A role of NR4A2 in Graves’ disease: regulation of Th17/Treg

Purpose This study aimed to explore the molecular pathogenesis of Graves’ disease (GD). Methods The gene expression profile in CD4 + T cells from GD patients and healthy controls were analyzed through mRNA-sequencing. The expression of NR4A2 was determined by quantitative real-time PCR and western blot. The levels of Th17 and Treg were determined by flow cytometry. ELISA was employed to detect the levels of IL-10, IL-17A, IL-17F and IL-22. Results In the CD4 + T cells from GD patients, there were 128 up-regulated and 510 down-regulated genes. Subsequently, we focused on the role of nuclear receptor 4 group A member 2 (NR4A2) in GD. NR4A2 was lowly expressed in the CD4 + T cells from GD patients. Its expression was negatively correlated with free triiodothyronine and tetraiodothyronine, but positively correlated with thyroid stimulating hormone. NR4A2 knockdown decreased the percentage of Treg cells, with a decreased IL-10 level.
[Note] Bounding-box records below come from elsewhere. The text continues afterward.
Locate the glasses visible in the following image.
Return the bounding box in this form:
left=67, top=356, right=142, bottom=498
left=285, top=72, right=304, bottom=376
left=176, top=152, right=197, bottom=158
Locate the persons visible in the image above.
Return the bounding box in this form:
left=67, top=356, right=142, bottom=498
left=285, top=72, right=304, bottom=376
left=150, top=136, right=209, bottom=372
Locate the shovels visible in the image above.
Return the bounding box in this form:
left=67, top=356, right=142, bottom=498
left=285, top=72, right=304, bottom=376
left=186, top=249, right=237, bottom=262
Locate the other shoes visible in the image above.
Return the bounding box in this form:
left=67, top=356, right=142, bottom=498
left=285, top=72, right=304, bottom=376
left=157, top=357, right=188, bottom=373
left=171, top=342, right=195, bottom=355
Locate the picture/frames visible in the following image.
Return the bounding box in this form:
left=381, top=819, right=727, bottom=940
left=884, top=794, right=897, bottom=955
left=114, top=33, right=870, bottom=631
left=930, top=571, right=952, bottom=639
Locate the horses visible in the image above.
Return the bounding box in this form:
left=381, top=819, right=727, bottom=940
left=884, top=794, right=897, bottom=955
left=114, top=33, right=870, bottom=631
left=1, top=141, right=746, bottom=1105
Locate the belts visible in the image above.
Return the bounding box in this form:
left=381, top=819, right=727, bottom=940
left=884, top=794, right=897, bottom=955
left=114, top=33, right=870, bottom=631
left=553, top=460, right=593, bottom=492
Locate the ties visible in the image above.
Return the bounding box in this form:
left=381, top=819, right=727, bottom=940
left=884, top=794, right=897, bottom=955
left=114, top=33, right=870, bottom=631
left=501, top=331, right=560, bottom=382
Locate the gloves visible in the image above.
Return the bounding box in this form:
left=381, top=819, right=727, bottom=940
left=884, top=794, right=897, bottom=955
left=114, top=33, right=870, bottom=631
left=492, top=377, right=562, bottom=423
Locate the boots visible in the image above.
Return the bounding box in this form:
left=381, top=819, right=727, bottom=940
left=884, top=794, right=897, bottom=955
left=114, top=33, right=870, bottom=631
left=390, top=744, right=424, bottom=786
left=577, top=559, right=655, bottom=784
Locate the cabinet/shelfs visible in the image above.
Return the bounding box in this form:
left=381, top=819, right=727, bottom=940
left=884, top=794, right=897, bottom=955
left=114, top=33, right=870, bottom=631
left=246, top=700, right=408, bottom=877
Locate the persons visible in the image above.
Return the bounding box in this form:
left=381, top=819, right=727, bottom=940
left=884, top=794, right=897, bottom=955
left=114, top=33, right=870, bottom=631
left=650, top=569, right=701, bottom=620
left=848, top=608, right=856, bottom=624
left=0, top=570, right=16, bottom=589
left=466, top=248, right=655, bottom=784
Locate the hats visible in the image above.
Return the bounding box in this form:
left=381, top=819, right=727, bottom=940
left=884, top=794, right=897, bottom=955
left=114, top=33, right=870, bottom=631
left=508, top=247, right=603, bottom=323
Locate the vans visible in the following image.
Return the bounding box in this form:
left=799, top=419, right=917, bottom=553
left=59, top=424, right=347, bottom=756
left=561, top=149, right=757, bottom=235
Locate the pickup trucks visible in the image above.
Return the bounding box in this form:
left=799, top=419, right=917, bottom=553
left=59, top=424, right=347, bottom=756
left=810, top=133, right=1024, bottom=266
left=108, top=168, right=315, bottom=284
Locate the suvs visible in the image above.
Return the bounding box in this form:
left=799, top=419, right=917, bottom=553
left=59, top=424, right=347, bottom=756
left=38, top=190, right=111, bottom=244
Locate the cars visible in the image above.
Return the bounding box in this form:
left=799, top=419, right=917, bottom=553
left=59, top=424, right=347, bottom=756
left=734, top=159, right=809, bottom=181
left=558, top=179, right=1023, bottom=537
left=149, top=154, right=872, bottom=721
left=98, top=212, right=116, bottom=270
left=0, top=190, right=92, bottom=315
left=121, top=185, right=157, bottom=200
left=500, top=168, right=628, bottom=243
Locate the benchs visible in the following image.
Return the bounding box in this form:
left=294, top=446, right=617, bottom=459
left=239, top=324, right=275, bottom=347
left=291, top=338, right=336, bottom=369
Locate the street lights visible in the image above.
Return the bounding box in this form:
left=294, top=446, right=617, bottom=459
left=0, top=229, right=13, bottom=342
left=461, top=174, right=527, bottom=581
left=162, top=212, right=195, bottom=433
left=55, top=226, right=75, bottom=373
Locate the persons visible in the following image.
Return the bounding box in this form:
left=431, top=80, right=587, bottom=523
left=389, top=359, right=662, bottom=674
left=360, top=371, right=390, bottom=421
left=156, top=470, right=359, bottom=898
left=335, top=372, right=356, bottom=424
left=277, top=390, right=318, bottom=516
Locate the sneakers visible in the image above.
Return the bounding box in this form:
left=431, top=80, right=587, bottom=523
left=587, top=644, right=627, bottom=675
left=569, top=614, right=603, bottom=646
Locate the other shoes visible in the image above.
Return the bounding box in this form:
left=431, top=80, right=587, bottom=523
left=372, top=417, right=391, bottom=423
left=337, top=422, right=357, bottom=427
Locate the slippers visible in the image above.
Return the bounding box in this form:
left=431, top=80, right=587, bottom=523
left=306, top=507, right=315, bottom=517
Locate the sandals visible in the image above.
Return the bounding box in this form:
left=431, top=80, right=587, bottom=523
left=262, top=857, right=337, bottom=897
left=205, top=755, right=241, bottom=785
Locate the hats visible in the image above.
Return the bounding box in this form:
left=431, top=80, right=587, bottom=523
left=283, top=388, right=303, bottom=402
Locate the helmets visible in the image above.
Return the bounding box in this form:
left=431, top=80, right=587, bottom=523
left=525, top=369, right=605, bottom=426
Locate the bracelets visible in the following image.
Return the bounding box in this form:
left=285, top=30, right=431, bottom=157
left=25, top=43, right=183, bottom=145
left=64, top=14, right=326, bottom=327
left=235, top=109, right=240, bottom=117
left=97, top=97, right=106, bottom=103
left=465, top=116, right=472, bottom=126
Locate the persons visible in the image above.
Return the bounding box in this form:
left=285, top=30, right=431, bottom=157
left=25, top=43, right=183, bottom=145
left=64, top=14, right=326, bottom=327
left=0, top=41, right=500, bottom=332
While its over-expression augmented the Treg differentiation, with an elevated IL-10 level. In addition, knockdown or over-expression of NR4A2 showed no significant influence on Th17 differentiation. Conclusion These results indicate that the low level of NR4A2 in GD patients may suppress Treg differentiation, but have no influence on Th17 differentiation, leading to the imbalance of Th17/Treg and contributing to the development of GD. Revealing the role of NR4A2 in GD provides a novel insight for the treatment of GD.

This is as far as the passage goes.